* **WHAT YOU NEED TO DO**:
Where a line of the entries holds the string "United", copy that line.
(SUPPLIED DATA)
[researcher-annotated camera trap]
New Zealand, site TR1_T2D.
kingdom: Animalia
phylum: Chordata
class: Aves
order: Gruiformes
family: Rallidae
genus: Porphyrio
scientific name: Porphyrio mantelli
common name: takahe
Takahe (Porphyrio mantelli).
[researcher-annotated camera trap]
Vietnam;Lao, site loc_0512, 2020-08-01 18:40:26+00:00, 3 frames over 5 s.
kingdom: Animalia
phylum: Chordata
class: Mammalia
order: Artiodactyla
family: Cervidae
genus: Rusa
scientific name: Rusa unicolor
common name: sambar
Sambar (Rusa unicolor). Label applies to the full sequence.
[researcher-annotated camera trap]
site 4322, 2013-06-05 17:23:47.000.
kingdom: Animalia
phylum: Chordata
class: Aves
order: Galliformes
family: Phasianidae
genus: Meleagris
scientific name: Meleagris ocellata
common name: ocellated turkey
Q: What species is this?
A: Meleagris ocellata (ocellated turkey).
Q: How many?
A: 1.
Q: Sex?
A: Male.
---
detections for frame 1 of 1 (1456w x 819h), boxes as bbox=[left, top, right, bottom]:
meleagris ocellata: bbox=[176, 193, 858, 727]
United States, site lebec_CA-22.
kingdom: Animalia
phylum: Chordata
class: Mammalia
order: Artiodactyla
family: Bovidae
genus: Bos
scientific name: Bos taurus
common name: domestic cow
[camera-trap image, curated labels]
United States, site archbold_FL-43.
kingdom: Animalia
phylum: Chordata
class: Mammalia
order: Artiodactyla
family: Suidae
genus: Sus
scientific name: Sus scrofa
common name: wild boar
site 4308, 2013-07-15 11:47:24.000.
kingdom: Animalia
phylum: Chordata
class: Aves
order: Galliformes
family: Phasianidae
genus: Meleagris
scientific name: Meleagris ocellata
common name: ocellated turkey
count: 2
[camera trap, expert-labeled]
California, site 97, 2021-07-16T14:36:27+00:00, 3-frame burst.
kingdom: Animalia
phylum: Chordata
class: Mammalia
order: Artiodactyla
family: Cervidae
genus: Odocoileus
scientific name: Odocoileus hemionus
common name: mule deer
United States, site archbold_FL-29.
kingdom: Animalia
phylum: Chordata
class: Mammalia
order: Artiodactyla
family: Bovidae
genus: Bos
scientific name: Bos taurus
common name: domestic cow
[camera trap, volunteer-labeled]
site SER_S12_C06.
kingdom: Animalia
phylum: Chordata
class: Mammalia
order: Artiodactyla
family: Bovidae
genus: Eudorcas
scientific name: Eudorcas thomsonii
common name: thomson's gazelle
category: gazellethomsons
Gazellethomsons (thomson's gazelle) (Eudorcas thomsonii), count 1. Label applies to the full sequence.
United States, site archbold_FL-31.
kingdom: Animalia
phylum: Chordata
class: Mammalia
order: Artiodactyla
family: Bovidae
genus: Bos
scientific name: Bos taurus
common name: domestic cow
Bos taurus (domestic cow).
(End SUPPLIED DATA)
* **YOUR RESPONSE**:
United States, site lebec_CA-22.
United States, site archbold_FL-43.
United States, site archbold_FL-29.
United States, site archbold_FL-31.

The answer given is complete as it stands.